Reproduce word for word the lines of the material below, starting with the line that contains "How far from" and going on through the last line of the material.
══════════════════════════════
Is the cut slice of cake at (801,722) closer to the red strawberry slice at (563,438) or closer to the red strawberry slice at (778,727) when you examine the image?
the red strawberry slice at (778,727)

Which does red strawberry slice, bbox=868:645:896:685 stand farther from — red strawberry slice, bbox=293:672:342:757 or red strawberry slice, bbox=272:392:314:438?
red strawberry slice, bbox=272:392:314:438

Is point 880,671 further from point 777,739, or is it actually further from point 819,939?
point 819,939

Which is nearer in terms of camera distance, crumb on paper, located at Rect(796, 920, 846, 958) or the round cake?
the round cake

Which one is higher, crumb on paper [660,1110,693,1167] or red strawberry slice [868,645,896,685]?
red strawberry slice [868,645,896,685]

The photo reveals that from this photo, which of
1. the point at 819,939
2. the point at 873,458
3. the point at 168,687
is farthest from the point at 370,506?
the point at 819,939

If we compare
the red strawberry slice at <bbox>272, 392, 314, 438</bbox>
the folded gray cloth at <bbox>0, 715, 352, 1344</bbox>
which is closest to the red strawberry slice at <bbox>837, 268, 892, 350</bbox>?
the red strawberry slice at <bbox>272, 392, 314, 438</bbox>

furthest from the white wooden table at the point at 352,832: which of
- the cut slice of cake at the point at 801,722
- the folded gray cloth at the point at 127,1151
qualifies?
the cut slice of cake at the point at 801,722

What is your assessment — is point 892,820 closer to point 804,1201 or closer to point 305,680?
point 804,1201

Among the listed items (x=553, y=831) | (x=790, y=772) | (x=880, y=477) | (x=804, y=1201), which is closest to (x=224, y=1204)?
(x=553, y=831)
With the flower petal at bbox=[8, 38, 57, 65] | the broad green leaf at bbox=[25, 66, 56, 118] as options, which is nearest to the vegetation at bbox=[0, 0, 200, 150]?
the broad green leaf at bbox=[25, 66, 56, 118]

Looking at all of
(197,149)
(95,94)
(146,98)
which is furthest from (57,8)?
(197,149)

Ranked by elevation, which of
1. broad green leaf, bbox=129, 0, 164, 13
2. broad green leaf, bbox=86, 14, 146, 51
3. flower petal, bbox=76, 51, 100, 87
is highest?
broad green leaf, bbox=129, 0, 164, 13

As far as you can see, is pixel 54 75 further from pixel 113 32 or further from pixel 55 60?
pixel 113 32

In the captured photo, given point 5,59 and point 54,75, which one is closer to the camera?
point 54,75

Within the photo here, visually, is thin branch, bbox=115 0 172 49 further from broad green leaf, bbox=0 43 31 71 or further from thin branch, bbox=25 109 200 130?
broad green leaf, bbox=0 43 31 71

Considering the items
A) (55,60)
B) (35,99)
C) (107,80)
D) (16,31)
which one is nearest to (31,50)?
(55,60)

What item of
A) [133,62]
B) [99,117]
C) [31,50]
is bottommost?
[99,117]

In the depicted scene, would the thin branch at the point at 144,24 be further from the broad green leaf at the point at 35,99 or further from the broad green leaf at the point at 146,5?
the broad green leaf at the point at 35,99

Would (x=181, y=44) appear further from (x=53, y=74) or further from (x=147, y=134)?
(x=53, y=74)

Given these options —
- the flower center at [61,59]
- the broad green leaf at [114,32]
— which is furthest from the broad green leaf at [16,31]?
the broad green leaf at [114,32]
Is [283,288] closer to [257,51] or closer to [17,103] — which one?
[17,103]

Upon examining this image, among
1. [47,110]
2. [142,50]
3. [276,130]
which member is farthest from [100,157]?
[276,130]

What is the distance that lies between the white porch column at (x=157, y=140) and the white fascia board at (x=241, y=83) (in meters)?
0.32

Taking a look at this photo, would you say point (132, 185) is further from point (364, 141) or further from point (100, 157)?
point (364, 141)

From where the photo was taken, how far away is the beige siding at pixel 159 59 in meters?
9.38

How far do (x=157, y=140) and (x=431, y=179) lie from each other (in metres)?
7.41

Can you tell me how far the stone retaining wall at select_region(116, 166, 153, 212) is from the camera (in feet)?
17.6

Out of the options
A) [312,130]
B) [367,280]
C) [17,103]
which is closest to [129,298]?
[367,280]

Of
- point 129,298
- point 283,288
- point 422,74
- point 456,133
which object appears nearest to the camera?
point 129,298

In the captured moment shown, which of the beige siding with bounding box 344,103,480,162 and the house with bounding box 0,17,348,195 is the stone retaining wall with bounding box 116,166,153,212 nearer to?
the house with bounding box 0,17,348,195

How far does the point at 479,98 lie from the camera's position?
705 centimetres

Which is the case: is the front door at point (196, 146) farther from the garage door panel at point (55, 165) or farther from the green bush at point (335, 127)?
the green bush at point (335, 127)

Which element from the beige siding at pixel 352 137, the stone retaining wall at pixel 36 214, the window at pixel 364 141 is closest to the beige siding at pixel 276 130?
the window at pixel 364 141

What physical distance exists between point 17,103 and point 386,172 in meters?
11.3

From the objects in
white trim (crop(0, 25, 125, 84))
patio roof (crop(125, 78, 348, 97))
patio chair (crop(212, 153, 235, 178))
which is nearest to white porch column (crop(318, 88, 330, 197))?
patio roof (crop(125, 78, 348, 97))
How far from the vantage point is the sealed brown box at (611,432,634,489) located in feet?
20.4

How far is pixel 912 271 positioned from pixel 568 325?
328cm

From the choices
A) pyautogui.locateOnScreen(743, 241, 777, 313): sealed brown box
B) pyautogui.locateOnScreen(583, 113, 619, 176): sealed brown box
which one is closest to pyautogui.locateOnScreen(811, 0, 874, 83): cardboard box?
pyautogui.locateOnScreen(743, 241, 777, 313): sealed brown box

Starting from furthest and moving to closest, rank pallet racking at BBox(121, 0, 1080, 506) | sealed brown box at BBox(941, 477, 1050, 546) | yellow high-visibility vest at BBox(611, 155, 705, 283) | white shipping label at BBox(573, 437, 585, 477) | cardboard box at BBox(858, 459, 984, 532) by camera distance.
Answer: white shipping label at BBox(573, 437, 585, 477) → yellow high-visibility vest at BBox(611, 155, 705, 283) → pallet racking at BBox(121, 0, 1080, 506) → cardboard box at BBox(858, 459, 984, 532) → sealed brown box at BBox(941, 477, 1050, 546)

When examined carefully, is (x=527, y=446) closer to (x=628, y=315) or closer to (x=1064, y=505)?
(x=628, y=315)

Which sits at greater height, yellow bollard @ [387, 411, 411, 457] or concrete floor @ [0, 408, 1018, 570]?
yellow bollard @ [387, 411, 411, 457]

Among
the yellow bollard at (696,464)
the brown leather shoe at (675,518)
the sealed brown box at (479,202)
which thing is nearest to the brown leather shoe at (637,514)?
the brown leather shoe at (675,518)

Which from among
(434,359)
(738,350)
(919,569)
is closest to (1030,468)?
══════════════════════════════
**Result**
How far from the vantage point is the sealed brown box at (611,432,634,489) located in feet?
20.4

How far is pixel 912 271 positioned from pixel 568 325?
328cm

From the choices
A) pyautogui.locateOnScreen(743, 241, 777, 313): sealed brown box
B) pyautogui.locateOnScreen(583, 113, 619, 176): sealed brown box
which one is closest to pyautogui.locateOnScreen(811, 0, 874, 83): cardboard box?
pyautogui.locateOnScreen(743, 241, 777, 313): sealed brown box

Starting from furthest and moving to closest, rank pallet racking at BBox(121, 0, 1080, 506) | sealed brown box at BBox(941, 477, 1050, 546) | yellow high-visibility vest at BBox(611, 155, 705, 283) | white shipping label at BBox(573, 437, 585, 477) | cardboard box at BBox(858, 459, 984, 532) by camera distance.
Answer: white shipping label at BBox(573, 437, 585, 477) → yellow high-visibility vest at BBox(611, 155, 705, 283) → pallet racking at BBox(121, 0, 1080, 506) → cardboard box at BBox(858, 459, 984, 532) → sealed brown box at BBox(941, 477, 1050, 546)

When examined carefully, is (x=527, y=446) closer to (x=628, y=315) or closer to (x=1064, y=505)?
(x=628, y=315)

Which sits at greater height, yellow bollard @ [387, 411, 411, 457] or concrete floor @ [0, 408, 1018, 570]?
yellow bollard @ [387, 411, 411, 457]

Among
the yellow bollard at (696,464)
the brown leather shoe at (675,518)
the sealed brown box at (479,202)
which thing is nearest to the brown leather shoe at (637,514)?
the brown leather shoe at (675,518)

Which from among
(434,359)
(738,350)
(919,569)
is closest to (1030,468)?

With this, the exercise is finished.